Passage to read:
┌──
As part of this study, a systematic workflow has been employed to quantify and categorize CO2 storage resources for the mid-Atlantic United States offshore region extending from Maryland to Massachusetts. This involves (1) data integration and physical property mapping, (2) regional-scale storage resource calculations, and (3) local-scale storage resource calculation refinement. Results from each subregion were used to delineate selected areas to refine static prospective resource estimates and conduct dynamic simulations of CO2 injection and storage performance for zones of interest.
Risk factors identified as part of this project, such as basin age and maturity, sediment lithification, and hydrostatic pressures, were integrated with recommended best practices for onshore geologic CO2 storage (US Department of Energy National Energy Technology Laboratory, 2017) to develop the following screening criteria for offshore storage resource assessment.
• Formation depth must be adequate (∼1000 m [∼3000 ft]) to ensure the (1) temperature and pressure conditions are suitable to store CO2 in a supercritical phase and (2) sediment is sufficiently consolidated such that the risk of soft-sediment deformation is minimized (Battelle, 2018).
• A suitable seal or cap rock overlies the targeted storage zone to inhibit the vertical migration of CO2 to the surface.
└──
(A run of items)
┌──
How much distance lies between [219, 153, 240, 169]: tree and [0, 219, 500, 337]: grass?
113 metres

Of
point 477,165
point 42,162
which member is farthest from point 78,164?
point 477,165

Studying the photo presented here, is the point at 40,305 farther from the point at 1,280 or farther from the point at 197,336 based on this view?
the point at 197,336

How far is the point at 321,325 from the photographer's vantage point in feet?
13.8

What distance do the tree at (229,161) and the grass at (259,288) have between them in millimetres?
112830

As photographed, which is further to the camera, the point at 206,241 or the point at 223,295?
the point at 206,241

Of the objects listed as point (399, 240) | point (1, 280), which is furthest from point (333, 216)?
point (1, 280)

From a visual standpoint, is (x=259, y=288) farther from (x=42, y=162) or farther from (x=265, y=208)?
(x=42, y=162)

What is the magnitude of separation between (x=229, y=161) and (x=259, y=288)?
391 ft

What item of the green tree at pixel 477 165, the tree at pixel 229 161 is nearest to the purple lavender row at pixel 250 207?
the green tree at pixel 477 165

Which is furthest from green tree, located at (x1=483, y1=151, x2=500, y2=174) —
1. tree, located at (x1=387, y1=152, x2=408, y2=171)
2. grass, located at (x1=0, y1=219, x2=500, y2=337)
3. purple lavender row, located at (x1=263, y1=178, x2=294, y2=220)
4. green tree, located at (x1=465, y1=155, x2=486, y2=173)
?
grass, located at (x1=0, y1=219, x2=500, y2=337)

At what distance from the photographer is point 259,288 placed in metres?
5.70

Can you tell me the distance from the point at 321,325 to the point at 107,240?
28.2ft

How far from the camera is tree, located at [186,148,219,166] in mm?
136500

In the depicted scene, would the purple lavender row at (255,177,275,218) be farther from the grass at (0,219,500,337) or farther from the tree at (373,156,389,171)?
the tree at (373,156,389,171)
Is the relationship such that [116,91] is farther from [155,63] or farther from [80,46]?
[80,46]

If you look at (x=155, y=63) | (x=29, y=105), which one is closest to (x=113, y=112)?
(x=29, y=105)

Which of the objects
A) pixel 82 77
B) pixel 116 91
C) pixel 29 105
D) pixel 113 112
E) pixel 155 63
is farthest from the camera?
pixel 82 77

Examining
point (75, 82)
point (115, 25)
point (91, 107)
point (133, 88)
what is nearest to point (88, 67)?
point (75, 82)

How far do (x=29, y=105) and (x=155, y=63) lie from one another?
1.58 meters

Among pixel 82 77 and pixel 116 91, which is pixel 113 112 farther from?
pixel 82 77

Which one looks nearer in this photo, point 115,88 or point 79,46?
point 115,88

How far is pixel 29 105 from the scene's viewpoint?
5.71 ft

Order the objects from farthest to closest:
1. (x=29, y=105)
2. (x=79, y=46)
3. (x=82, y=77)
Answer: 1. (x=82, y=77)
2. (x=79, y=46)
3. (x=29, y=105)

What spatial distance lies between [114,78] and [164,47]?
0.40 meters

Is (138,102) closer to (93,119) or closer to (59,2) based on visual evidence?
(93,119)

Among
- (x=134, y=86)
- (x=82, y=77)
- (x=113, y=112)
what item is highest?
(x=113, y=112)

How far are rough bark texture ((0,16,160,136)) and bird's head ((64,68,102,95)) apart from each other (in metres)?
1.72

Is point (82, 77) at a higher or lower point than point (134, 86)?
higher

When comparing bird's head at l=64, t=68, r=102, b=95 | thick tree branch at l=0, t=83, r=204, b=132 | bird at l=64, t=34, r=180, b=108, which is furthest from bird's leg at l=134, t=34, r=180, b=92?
└──
Objectives:
a) According to the passage on offshore CO2 storage, why must a storage formation lie at a depth of about 1000 m? Answer in one to three sentences.
b) Continue the passage on offshore CO2 storage from the point where it stops.

Set of answers:
a) The depth ensures that temperature and pressure conditions are suitable for storing CO2 in a supercritical phase. It also ensures the sediment is consolidated enough to minimize the risk of soft-sediment deformation.

b)
• Hydrogeologic conditions such as structural, stratigraphic, and hydrodynamic traps are present to retain the injected CO2 within the targeted storage zone(s).These screening criteria were used along with structural, stratigraphic, and petrophysical analysis to define storage resource calculation boundaries, estimate offshore-specific storage efficiencies, and calculate CO2 storage resources for three deep saline formations of interest. The general workflow used for storage resource calculations is shown in Figure 2. Well logs and geologic samples (whole core, sidewall core, and drill cuttings) from continental offshore stratigraphic test wells and petroleum exploration wells drilled in the Atlantic Outer Continental Shelf were compiled, inventoried, and assimilated along with publicly available seismic data and historical well records to support the storage resource assessment. With legacy seismic data and relatively sparse well data available over the 171,000 km2 (66,000 mi2) study area, challenges associated with subsurface data gaps and uncertainty were incorporated into the storage resource assessment workflow.
Figure 2. Schematic showing data input and workflow used for estimating offshore CO2 storage resources.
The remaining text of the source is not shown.